START Raw data
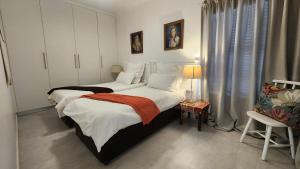 a bedroom with two beds and a chair at Apollo on Sea in Velddrif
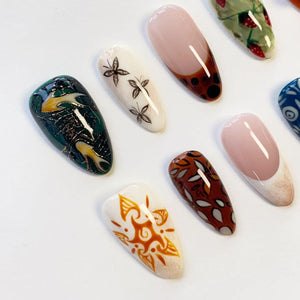 A collection of almond-shaped press-on nails featuring diverse designs including a dark green marble pattern, white nails with black butterflies, a sunburst motif, brown nails with leaf patterns, and French tips with strawberry accents.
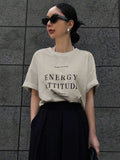 Camiseta de hombro caído con estampado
END Raw data
• **Task description**
Pictures do not belong in the copy; repeat the rest of the listing exactly.

• **Reply**
 a bedroom with two beds and a chair at Apollo on Sea in Velddrif
 A collection of almond-shaped press-on nails featuring diverse designs including a dark green marble pattern, white nails with black butterflies, a sunburst motif, brown nails with leaf patterns, and French tips with strawberry accents.
 Camiseta de hombro caído con estampado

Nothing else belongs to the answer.